LinkedIn, the world’s biggest online business networking service, recently conquered the 28th floor as part of its multilevel New York City office. The company hired IA Interior Architects to remodel the 33,005-square-foot space.
The designers write in a project description that the brief was to create “a fun and vibrant floor” for the company’s ever-expanding sales team.

Photo by Eric Laignel

Photo by Eric Laignel
“This is the top floor of LinkedIn’s several floor series in the Empire State Building and is therefore treated like the ‘club level’ of a hotel,” the designers write.
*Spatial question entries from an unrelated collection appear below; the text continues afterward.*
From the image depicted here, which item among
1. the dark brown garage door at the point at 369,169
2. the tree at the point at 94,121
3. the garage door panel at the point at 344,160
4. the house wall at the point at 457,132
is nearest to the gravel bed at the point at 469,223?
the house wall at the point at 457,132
Amenities include a café, screening room, fitness room, pool table, and various lounge and collaborative spaces. A LinkedIn blue millwork ribbon links these social spaces together.

Photos by Eric Laignel
There’s no “Magic Forest Room” or edgy indoor street art, but the design is playful in a corporate-casual way, with a wall dedicated to portraits of employee pets and a speakeasy lounge accessed by a vestibule covered with vintage rotary phones.

Photo by Eric Laignel
To access the speakeasy, you have to pick up and hang up one of the 133 phones to unlatch the door. “If you’re not sure which phone it is, you can call it with a number passed through the office by word of mouth,” the designers write. “The speakeasy is another example of unique lounge space for LinkedIn employees. In true speakeasy fashion, this room is not bookable, but Thursday happy hours have become a quick tradition.”

Photo by Eric Laignel
Elsewhere, height-adjustable work stations are clustered together—but the layout was determined by the fact that sales team members spend a lot of time pacing while on their phones. “It was important that they not face one another like they would in a typical benching layout and also that they have paths to walk on while they are on the phone,” the designers write. They created a “meandering path” for the headset-wearing pacers with an indigo ceiling to keep them oriented.

Photo by Eric Laignel
And while all of New York City is right outside the 28th-floor windows, local references are threaded into the design, like blown-up street photos and conference rooms named after lesser known streets.

Photo by Eric Laignel
LinkedIn’s corporate values are plastered onto the wall in the entry, and a column allows people to write messages in acrylic Broadway-style marquee letters.